Required work> Reproduce the stretch of the data from the line containing "What physical distance" through the line containing "How far would", both included, and keep the requests unchanged. In the answers only, multiply every number (distance values and point coordinates alike) by 0.25 and round each result to as many decimal places as the original number had, rounding halves up.

## begin Extracted entries

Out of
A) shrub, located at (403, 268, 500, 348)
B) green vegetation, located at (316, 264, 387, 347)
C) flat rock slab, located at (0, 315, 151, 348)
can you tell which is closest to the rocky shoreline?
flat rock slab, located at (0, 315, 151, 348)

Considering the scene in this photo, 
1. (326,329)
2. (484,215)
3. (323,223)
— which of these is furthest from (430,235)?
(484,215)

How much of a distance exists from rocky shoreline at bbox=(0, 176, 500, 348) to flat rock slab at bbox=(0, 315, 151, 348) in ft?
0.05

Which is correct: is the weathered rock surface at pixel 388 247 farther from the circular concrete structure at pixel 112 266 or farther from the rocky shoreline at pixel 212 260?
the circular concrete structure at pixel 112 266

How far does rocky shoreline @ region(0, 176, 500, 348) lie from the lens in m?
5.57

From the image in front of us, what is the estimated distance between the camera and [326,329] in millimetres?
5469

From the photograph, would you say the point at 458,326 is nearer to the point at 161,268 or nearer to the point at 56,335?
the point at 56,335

## end Extracted entries
## begin Extracted entries

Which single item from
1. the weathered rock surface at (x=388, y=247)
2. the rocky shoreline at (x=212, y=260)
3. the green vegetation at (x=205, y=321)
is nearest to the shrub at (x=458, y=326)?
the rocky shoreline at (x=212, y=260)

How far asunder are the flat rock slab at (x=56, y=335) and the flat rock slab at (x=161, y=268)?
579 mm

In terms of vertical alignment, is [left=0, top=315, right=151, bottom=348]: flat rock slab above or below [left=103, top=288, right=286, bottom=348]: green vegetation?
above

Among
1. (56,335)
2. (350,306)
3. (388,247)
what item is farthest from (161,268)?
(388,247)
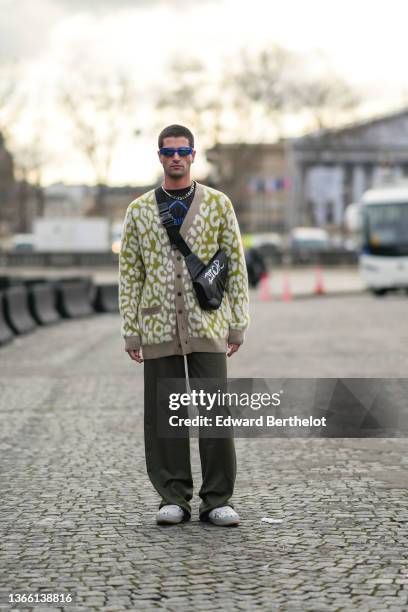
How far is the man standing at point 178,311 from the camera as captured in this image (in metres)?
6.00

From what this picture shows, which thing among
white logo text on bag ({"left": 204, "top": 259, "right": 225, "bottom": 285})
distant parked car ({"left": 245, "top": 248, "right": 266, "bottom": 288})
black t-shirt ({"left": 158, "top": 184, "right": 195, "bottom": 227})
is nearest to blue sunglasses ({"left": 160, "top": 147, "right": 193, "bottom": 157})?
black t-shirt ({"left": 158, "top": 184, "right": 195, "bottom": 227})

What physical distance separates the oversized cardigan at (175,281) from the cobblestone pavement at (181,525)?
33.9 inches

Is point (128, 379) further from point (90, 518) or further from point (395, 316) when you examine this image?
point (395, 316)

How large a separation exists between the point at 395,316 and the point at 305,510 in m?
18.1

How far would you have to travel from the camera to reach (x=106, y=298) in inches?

## end Extracted entries

Completed task>
What physical distance separates the oversized cardigan at (175,281) from the cobblestone pavement at (181,525)?
8.5 inches

Is point (128, 379) further from point (90, 518) or further from point (395, 316) when you examine this image?
point (99, 79)

How large a separation exists between the point at 395,316 and the point at 305,510 in m?
4.5

How far would you have to travel from the camera to reach (x=106, y=298) in inches?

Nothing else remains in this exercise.